Friday, September 7, 2012

The Last Bike Ride


It was a girl's bike, and my dad swung his leg through the gap in front of the seat rather than over the seat like he used to. He had not been on a bike for a while, but I was visiting, so we pulled the old bike out of the spider webs and pumped up the tires.

I was worried about this ride. We had to cross several busy intersections in downtown Janesville, Wisconsin to get to the Rock River Bike Trail.  I did not know how "The Bear," my dad's nickname, would negotiate these hazards on the way to the trail.

Turns out he didn't stop. When we got to a busy street, he just turned to go with traffic until he got the chance to do a U- turn, then he would do so, return to the intersection, turn right again and keep heading in our intended direction.

"Dad, you can't do that. It's dangerous."

"Oh yeah? Watch me."



As the younger rider, and chaperone of this excursion, I did not approve of this tactic. My protests, of course, were useless.

The Bear is 83 years old. He has an irregular heart beat, early signs of dementia, and perhaps a dose of Parkinson's. I am worried about him.

Thirty years ago, when we were still estranged after my tumultuous adolescence, we found we both liked bikes. We stuck a truce while riding together in Arizona, Colorado, and Wisconsin. The Bear came with me one year to a police auction and bought an old, signed, hand built (Otis Guy) mountain bike frame that we built up together. Later I and my sibs went together to buy him a full suspension Specialized Enduro FSR.  He loved it.

**PROVIDED DATA**
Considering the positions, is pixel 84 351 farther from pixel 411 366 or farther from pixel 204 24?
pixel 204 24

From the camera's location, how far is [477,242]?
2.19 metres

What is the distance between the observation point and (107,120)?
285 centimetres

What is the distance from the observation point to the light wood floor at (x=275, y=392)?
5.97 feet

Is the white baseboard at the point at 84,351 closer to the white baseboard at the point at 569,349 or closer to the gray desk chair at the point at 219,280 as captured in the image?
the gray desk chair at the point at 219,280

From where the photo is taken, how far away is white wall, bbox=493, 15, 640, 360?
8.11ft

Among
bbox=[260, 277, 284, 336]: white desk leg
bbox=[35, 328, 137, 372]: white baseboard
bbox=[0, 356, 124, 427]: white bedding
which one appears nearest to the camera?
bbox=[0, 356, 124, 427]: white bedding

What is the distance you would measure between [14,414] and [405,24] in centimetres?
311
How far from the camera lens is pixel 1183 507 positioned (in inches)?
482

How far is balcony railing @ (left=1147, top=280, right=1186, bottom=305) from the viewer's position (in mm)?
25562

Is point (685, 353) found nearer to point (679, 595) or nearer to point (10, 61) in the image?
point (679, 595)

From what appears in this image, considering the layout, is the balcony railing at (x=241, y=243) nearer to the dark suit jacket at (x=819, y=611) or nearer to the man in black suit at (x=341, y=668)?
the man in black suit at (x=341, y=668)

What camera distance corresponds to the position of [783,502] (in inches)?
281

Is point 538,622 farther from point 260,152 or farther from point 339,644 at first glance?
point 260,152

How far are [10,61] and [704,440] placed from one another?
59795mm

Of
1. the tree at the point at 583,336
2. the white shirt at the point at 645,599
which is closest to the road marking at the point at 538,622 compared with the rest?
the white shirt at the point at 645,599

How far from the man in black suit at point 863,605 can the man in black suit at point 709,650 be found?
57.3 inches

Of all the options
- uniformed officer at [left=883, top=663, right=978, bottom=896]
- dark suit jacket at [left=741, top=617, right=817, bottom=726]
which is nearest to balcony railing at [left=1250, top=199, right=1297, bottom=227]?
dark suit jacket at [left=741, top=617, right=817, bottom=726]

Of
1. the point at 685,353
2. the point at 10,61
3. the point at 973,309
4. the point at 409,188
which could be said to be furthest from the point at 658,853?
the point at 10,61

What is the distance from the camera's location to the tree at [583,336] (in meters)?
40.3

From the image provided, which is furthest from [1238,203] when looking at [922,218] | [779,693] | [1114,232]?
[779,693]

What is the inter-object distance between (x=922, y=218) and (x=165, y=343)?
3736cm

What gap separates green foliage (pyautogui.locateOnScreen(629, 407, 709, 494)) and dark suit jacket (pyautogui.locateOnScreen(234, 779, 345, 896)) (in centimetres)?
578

**PROBLEM SET**
A: Please rewrite the post about the last bike ride, starting at "The Bear is" and ending at "He loved it.", with "police auction" swapped for "garage sale".
B: Extend the post about the last bike ride, picking up after its final sentence.
You can set the lines above aside; they aren't needed here.

**OUTPUTS BY TASK**
A:
The Bear is 83 years old. He has an irregular heart beat, early signs of dementia, and perhaps a dose of Parkinson's. I am worried about him.

Thirty years ago, when we were still estranged after my tumultuous adolescence, we found we both liked bikes. We stuck a truce while riding together in Arizona, Colorado, and Wisconsin. The Bear came with me one year to a garage sale and bought an old, signed, hand built (Otis Guy) mountain bike frame that we built up together. Later I and my sibs went together to buy him a full suspension Specialized Enduro FSR.  He loved it.

B:
For a decade or so, we explored the trails around Tucson, one of them called "The Chutes." Descending the banked roller-coaster curves, woop-de-doos, and dips, he let loose a hoot before shouting "This is better than skiiing. Hell, this is better than sex."

I did not say TMI, but thought it, enjoying his glee and new-found bliss.

The years were not kind after that. He was hit head-on by a drunk driver intent on killing herself. He recovered slowly after being med-evaced  to the UW trauma unit. Then his wife, my mother, suffered and died from Alzheimer's. All of this along with losing close friends to sickness and old age.

Military service in Korea and Viet Nam had been hard, but the losses of strength and loved-ones were almost unbearable.

So we rode. In the breeze of coasting down to the bike trail, I let go of worrying enough to get a taste of us in younger, easier times. I could even go way back to being a kid and watching my athlete of a father grinning on an old Schwinn.

When we got down to the park, The Bear pulled up to a curb so he could reach the ground with his good foot without getting off the seat. I asked if he was having fun. He said "Does a wild bear shit in the woods?" and grinned, a big grin.

Then he was off and I tried to keep up, to head off cars as we flew through stop signs and tried to negotiate the flows of traffic without interrupting the joy of rolling, just rolling.


2 comments:

  1. His JOY, your intent;
    His laissez faire, your prudence;
    His LOVE of the bike,
    Your LOVE of the bike.
    You've. captured. him. ~
    and the c'est la vie that you share.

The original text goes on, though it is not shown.